I have found this to be true in my experience. Just like people have a caricature of science, that it is straight line progress, the monotonic aggregation of knowledge, there's a similar caricature of software development. My experience has been that writing software is a creative, exploratory process. Sometimes I go down an alley, but find that I need to back out and take a different turn. I may write a test, run it, change some code, change a test, run it, think for a while, delete a bunch of code and rewrite it all.

In my experience this process—writing, evaluating, and rewriting—has much more in common with writing a novel than constructing a building.


This long meandering post must come to an end. First of all, I would highly recommend looking at each of these cited sources. They will reward you. Perhaps you may even find that I have seen them through my own preconceived notions, and you may draw an altogether different conclusion from them. So be it.

This "conclusion" is not really a conclusion, but a way-point. I started on this journey to understand the nature of software engineering, how it is different from other kinds of engineering, and why it is so hard. I ended up at a place that intuitively I knew I would end. I will not make an absolute statement. I will say that at least sometimes (and in my experience) software development is a creative process more akin to creative writing.

I have also seen that there is a tremendous amount of creativity in both engineering and science. I believe that at the core of engineering, science, and art is a drive to understand and influence the world, which requires observation, testing, and evaluation. I don't claim to know how to do software engineering "right," but I don't think we will ever do it right if we refuse to see that creativity (which is at times unpredictable) is a key part of the effort.

I have learned that both engineering and science are useful for discovering and validating knowledge. Scientists and engineers should collaborate. Neither should be seen a primary at the expense of the other. They can even be seen as external expressions of the same process sometimes using similar tools and techniques.

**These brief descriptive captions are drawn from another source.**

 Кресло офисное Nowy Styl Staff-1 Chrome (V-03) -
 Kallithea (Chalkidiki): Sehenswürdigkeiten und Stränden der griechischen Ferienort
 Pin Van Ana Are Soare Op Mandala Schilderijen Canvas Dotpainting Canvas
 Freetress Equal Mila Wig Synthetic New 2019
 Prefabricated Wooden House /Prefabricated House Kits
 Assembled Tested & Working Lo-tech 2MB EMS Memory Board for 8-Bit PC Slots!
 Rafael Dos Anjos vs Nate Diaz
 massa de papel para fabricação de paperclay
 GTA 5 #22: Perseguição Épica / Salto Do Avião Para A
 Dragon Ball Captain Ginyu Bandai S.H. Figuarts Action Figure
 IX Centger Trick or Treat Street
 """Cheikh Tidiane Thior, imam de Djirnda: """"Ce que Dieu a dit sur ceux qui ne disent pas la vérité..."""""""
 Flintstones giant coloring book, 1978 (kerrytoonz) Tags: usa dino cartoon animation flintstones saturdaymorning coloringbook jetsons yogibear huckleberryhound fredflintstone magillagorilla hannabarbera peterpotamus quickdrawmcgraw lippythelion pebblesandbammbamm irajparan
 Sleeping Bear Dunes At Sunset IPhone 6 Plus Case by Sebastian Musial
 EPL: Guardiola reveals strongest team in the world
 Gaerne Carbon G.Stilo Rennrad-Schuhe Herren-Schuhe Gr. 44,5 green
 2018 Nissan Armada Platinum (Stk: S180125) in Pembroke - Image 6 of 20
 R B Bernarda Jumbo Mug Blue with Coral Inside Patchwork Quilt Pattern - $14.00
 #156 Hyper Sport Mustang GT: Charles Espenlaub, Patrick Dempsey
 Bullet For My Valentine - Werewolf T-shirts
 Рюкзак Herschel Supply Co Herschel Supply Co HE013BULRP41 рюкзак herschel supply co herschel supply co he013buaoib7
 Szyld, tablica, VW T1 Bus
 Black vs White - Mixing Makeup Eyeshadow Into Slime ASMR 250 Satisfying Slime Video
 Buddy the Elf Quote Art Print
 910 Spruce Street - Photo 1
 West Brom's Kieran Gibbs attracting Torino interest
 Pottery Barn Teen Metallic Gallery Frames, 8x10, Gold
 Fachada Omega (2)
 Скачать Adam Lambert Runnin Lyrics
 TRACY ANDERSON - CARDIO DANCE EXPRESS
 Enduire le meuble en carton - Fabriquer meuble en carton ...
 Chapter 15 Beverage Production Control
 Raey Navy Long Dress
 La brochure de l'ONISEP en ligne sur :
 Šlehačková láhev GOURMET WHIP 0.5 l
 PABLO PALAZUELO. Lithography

I have learned that software is unique in engineering. Whereas a blueprint is a written artifact using specialized notation, the building it describes must be brought into existence through a complex error prone process. Code is written using specialized notation, but the gap from code to execution is much smaller. There are pitfalls and challenges, no doubt, but I would like to see how the nature of what we produce can change how we produce it. I'm still holding out hope that the nature of software can change the face of the human organizations that produce it.

Practically, what this all means is that a software engineering process should be iterative. It should embrace unpredictability and allow space for the creative process. In the same way that a painter never thinks his painting is complete, software should be developed in a way that continuously produces value, so the project could be closed down and the product shipped at any point, and the customer is still happy with the result.

So I end back at the beginning with Vanderberg. I don't think that agile is the last word, but I think it is the best we have so far.